Records for this exercise: Begin

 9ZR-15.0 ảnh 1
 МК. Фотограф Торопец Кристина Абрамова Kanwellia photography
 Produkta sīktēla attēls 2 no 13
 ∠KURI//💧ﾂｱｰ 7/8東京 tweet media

Records for this exercise: End
Records for this exercise: Begin

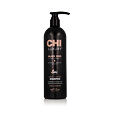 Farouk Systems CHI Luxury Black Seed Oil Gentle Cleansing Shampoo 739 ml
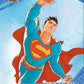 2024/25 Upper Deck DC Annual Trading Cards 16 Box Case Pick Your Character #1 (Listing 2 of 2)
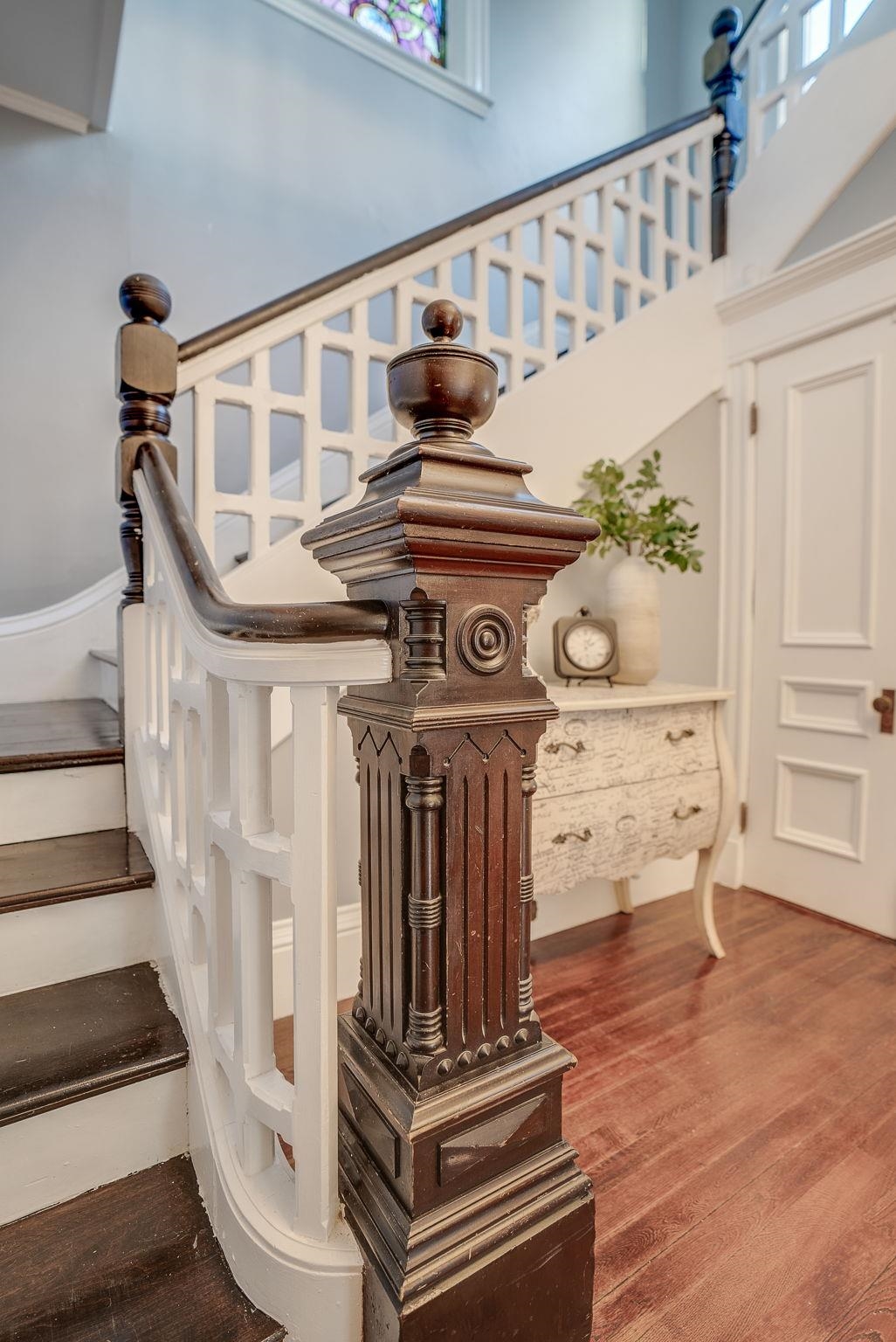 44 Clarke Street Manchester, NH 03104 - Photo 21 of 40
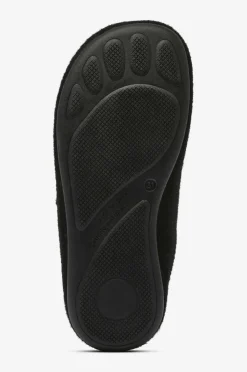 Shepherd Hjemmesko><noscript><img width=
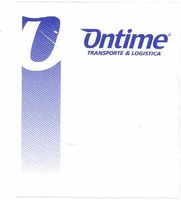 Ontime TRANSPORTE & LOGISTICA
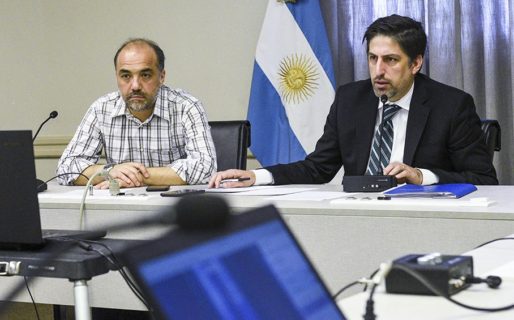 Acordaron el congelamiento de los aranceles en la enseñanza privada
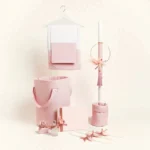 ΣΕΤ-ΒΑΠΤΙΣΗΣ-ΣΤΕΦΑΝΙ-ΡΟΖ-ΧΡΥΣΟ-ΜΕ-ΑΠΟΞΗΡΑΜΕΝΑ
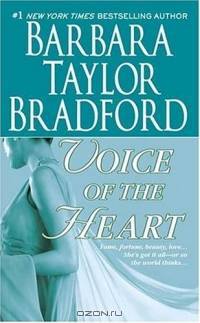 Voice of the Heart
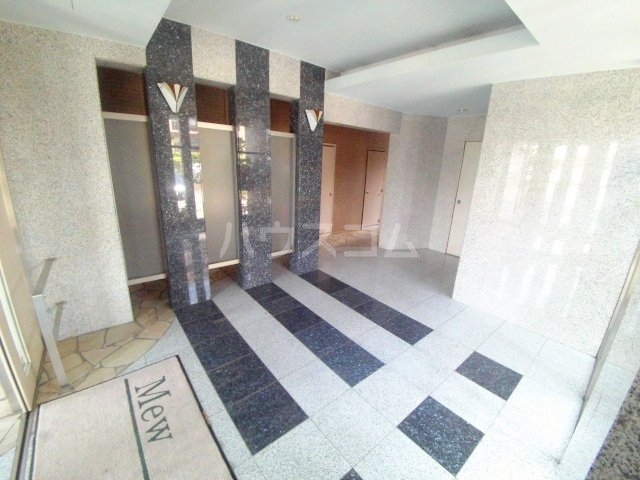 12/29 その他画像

Records for this exercise: End

Update the rows from the line with "9ZR-15.0 ảnh 1" to the line with "7/8東京 tweet media" by changing "photography" to "studio". Keep everything else the same, and give back only those rows.

Exercise answer ::
 9ZR-15.0 ảnh 1
 МК. Фотограф Торопец Кристина Абрамова Kanwellia studio
 Produkta sīktēla attēls 2 no 13
 ∠KURI//💧ﾂｱｰ 7/8東京 tweet media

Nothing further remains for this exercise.